Zu lösende Aufgaben
1 > Beantworten Sie anhand des folgenden Reiseberichts diese Fragen:
(a) Wie viele Tage vorher wurde mitgeteilt, dass das Hotel in der Innenstadt überbucht sei?
(b) Mit welcher Fluggesellschaft ging es ab Köln/Bonn los?
(c) In welcher Stadt fand die kurze Zwischenlandung statt?
2 > Übersetzen Sie aus dem folgenden Reisebericht den Satz „Die Gegend ist noch etwas im Bau, daher muss man einige Umleitungen, die stetig wechseln, in Kauf nehmen.“ ins Englische.

Quellenauszug
--------
Zuerst hatte man uns 4 Tage vorher mitgeteilt, dass unser Hotel in der
Innenstadt überbucht sei. Wir wurden daher auf ein 5-Sterne-Hotel in
der Pampa umgebucht. Wenigstens konnten wir einen Mietwagen
rausschlagen.
Richtig los ging es dann am vergangen Dienstag um 5:00 ab Köln/Bonn.
Wieder erwarten wurde meine selbstgebastelte Teleskop-Holzkiste
problemlos eingecheckt und es konnte mit Air Berlin losgehen. Um 6:15
setzten wir
dann zur kurzen Zwischenlandung in Dresden an, wobei ich vorher noch
einen kurzen Blick auf das Leipziger Umland werfen konnte und die schon
reichlich über
die Ufer getretene Elbe sah. Gegen 10:15 OESZ landeten wir in Antalya,
begleitet von einem größeren sächsischen Trupp mit SoFi-T-Shirts.
Nacheinander
rutschte ein verdächtig langes Paket nach dem nächsten auf das Band,
nur meine Kiste nicht. Einer aus besagtem Trupp wies mich aber darauf
hin, dass noch eine Holzkiste am Sperrgepäckschalter stand. Der Zoll
lies sich dann damit
beruhigen, dass das Plastikteleskop nur 60 ¤ gekostet hat und wir
konnten mittels Mietwagen in das Hotel fahren, dass tatsächlich recht
gut
ausgeschildert war. Die Gegend ist noch etwas im Bau, daher muss man
einige Umleitungen, die stetig wechseln, in Kauf nehmen.
--------
Angezeigte Daten
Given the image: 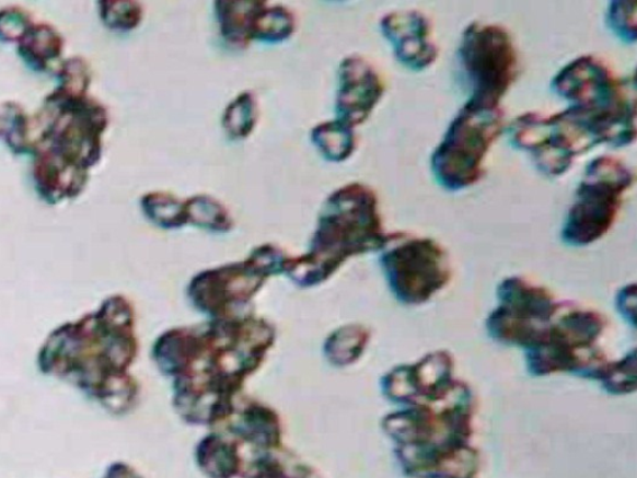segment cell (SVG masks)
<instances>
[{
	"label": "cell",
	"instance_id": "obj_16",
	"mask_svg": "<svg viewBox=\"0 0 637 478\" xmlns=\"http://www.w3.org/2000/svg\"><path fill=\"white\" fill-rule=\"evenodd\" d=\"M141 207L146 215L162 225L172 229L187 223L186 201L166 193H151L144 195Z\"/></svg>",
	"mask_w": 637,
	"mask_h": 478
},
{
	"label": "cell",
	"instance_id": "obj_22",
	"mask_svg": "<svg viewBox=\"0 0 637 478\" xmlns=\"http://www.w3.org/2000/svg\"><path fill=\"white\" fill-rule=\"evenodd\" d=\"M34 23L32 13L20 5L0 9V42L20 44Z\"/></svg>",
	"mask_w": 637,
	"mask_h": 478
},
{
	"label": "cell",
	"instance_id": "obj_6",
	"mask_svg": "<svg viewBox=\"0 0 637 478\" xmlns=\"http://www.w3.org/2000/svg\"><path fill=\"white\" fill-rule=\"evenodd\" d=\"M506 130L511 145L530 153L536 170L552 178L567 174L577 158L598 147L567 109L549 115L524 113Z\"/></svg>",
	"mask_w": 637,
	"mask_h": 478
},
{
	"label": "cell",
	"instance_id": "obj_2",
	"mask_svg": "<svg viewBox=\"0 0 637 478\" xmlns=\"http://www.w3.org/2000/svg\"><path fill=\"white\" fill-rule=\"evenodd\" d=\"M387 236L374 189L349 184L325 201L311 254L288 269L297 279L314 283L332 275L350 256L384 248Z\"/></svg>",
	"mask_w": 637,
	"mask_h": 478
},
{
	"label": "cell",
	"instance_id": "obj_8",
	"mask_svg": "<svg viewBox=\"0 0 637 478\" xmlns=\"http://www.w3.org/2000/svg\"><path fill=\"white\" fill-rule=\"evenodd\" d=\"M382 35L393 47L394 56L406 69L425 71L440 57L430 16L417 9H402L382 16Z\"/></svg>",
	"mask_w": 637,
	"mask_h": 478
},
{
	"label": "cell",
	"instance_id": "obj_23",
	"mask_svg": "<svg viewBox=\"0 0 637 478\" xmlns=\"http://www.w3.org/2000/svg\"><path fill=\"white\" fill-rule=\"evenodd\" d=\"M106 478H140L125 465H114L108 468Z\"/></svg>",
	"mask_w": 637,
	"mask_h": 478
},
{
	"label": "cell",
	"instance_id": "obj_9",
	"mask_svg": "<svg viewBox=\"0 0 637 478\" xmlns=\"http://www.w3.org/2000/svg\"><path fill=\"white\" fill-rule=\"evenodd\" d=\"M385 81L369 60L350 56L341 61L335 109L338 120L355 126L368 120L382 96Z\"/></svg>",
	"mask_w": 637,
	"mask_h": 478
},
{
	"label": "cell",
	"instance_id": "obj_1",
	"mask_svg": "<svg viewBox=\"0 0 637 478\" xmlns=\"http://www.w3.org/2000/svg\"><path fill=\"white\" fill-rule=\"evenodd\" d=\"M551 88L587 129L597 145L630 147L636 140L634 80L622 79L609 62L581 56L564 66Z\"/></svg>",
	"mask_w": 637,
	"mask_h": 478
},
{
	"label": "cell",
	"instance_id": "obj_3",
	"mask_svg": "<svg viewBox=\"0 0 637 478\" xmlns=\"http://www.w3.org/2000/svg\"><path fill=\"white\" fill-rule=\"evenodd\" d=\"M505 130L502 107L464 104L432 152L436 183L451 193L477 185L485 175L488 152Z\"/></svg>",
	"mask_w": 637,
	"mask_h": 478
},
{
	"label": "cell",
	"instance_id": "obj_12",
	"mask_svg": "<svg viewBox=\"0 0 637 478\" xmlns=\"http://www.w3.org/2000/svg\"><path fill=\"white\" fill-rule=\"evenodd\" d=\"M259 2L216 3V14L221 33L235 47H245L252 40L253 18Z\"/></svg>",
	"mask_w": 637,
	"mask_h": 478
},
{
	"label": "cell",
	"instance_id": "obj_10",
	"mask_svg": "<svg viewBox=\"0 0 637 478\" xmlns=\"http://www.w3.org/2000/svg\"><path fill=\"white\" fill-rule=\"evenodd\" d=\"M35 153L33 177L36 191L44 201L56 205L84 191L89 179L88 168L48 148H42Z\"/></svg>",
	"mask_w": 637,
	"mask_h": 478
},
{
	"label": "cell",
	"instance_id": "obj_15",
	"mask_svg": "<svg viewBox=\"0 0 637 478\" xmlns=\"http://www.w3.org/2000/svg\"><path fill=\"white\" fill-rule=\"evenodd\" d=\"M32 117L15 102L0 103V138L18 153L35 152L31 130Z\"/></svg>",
--------
Vollständige Lösungen
1 >
(a) 4 Tage vorher
(b) Mit Air Berlin
(c) In Dresden

2 > The area is still somewhat under construction, so you have to put up with a number of detours that keep changing.